As friends do, we even sometimes vacationed together with our spouses; Charles liked and admired him, although neither of us
really cared much for his wife. The children all knew and loved him as the family doctor. And we might have gone on that way; he might have remained one of my small coterie of chaste admirers, those men who knew that they could never really compete with Lucky Lindy, but enjoyed sipping cocktails on his terrace with his neglected, charming wife and wondering, “what if?”
But there came a time when
I wanted more; my skin longed to be caressed by something warmer than silk lingerie. I wanted, I desired, I sought—so I took. I took more than I thought I was allowed, for the first time in my life; no longer the disciplined little girl my father admired, or the obedient wife my husband trained. I stepped through the looking glass to find the passionate woman who had been waiting for me, all these
years.
Buoyed by the slightly tipsy flattery of a few middle-aged men as unhappy in their marriages as I was in mine, one day I took the train into New York and checked in at the Plaza. I came to the city frequently, of course, but it seemed that always I was either accompanied by a child or lunching with Con at the Cosmopolitan Club.
For the first time, however, I truly felt on my own, an adult,
with adult decisions to make. My heart beat fast, as if on a grand adventure.
Silly
, I scolded myself;
you’ve visited here a thousand times before
. But not since I was a girl, coming in on the weekend from Smith with my college friends, had I felt so defiantly independent. I was going to rent an apartment, and even though Charles knew and approved, still I felt reckless and daring. And I had the
entire city from which to choose! I threw myself into
apartment hunting as I’d never thrown myself into house hunting before, when Charles had made most of the decisions.
This time, I was in charge, and I loved it.
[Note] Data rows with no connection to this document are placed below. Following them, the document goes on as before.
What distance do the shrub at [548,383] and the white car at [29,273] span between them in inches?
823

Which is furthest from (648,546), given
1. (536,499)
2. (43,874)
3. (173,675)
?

I loved every minute of it—the running up and down stairs with the tireless apartment agent, the nights spent going over brochures, the excitement of putting a bid in and having it
accepted; a two-bedroom apartment with a dollhouse kitchen on the Upper West Side, just a block away from Central Park. Then the decorating—the picking out of curtains, wallpaper, furniture—this last, in Charles’s opinion, a luxury since we had more than enough surplus furniture in Connecticut. Why didn’t I just take some?
Why, indeed? Because I wanted a fresh start. I didn’t tell him that, however;
I explained that with the cost of shipping it wouldn’t be that much less than buying new. Then I assured him I was keeping track of every expense in my accounting book. That seemed to mollify him.
Soon all was ready, and the first person I wanted to show it to was Charles. I felt, surprisingly, like a bride waiting to be carried over the threshold. It astonished me that still, after all that
had happened, he was the first person I wanted to share everything with; good and bad. Somehow, a thing never seemed real until he saw it or experienced it, too—and then told me how to think about it.